If there’s a Republican “wave” washing over the nation, it has yet to arrive in Delaware County’s 7th Congressional District, according to a new poll out this morning.

The race between Republican former U.S. Attorney Pat Meehan and Democratic state Rep. Bryan Lentz is essentially tied, says today's The Hill 2010 Midterm Election Poll, which has Meehan leading Lentz by a single percentage point, 40-39. They're running to replace outgoing Democratic U.S. Rep. Joe Sestak.

The survey of 405 likely voters was conducted between Oct. 2 and Oct. 7. Meehan’s edge is well within the poll’s margin of error of 4.9 percent.

One percent of respondents said they would vote for another candidate, and 20 percent said they were undecided. The only other candidate in the race is Jim Schneller, a conservative independent who was placed on the ballot with the help of Lentz’s allies, including one of his top campaign workers.

It’s no secret that Democrats are hoping that Schneller – who tried to block President Obama from taking office by questioning his citizenship in court – will split the conservative vote. If the race is as close as this poll indicates, Schneller would only need to shave a sliver off Meehan’s vote total to hand the election to Lentz. Democrats have employed a similar strategy in New Jersey's 3rd Congressional District, propping up a phony tea party candidate to siphon votes from former Eagles lineman Jon Runyan, the Courier-Post reported last week.

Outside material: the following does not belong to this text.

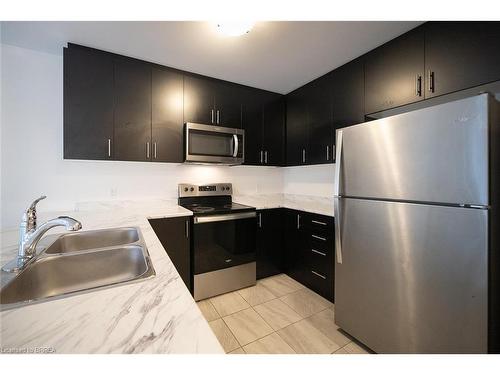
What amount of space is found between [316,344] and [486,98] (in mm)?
1772

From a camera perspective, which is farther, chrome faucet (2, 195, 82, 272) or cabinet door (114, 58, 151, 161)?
cabinet door (114, 58, 151, 161)

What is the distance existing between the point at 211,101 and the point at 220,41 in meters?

The full 7th District poll is available at The Hill Web site. For additional info on this race and others, go to philly.com's Election 2010 page.

Update: There's also a new poll out there by GOP pollster Neil Newhouse that has Meehan leading Lentz 42 percent to 30 percent, according to a Republican source. That survey, which I haven't seen yet, was conducted Oct. 3-4.

Update 2: Today's story on the new Daily News/Franklin & Marshall College poll. Meehan leading Lentz, 33 percent to 28 percent among registered voters, and 34 percent to 31 percent among likely voters.